PROBLEM REQUIREMENTS:
Output the material below as a Markdown table with two columns, Row and Text, giving each line its own numbered row and leaving out any blank lines.

DATA EXCERPTS:
* * * * *

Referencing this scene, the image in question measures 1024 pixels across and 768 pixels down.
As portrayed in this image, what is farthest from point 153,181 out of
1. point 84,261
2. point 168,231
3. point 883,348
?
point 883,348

* * * * *

RESPONSE BELOW:
| Row | Text |
|---|---|
| 1 | Referencing this scene, the image in question measures 1024 pixels across and 768 pixels down. |
| 2 | As portrayed in this image, what is farthest from point 153,181 out of |
| 3 | 1. point 84,261 |
| 4 | 2. point 168,231 |
| 5 | 3. point 883,348 |
| 6 | ? |
| 7 | point 883,348 |